Un système pas très éloigné de la contravention
Prévoyant, Jean-Claude Marin précise sa combine pour éviter d’éventuelles “nullité de procédures” qui pourraient venir sanctionner “la retenue d’un individu dans un service de police pendant quelques heures, sans statut juridique, ni possibilité d’exercer aucun droit“. Cet “obstacle“, assure Marin, pourrait être levé simplement. Il suffit de faire signer à l’interpelé un procès verbal indiquant que “la personne a accepté de se rendre volontairement dans les locaux de police“.
Cette idée présente un double intérêt. Officiellement, on ne touche pas au caractère délictuel*** – sensible politiquement – de la consommation de cannabis. En pratique, avec peu de poursuites et moins de garde à vue, le système n’est pas très éloigné de la contravention. Dans les Hauts de Seine, une méthode de “transaction douanière“, sorte d’amende à payer immédiatement, a même été testée.

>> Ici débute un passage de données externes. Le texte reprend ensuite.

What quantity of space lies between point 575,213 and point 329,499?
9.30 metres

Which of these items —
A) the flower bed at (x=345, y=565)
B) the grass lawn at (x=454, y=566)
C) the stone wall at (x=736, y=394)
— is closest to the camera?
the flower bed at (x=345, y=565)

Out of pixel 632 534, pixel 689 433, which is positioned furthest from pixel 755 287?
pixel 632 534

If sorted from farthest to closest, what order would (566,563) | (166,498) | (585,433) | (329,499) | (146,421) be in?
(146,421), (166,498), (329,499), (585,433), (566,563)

Mais que se passe-t-il donc si la personne interpellée refuse de se rendre “volontairement” au commissariat ?
Le syndicaliste Patrice Ribero nous répond en toute honnêteté. “Et bien, il lui reste toujours la possibilité d’activer ses droits et de passer 8 à 12 h dans une geôle pourrie en GAV…”
Geoffrey Le Guilcher
* le prénom a été modifié
**Argot ou verlan : ”shiteux” : consommateur et/ou revendeur à la petite semaine, “matos” : resine ou herbe de cannabis,
*** D’après le code pénal : la détention, le transport, l’offre, la cession ou l’acquisition de stupéfiant, est puni d’une peine de prison d’une durée maximale de dix ans ou d’une amende pouvant atteindre 75 000 euros. D’après le code de la santé publique : le simple usage n’est normalement puni que d’une peine maximale d’un an d’emprisonnement ou d’une amende pouvant aller jusqu’à 3 750 euros.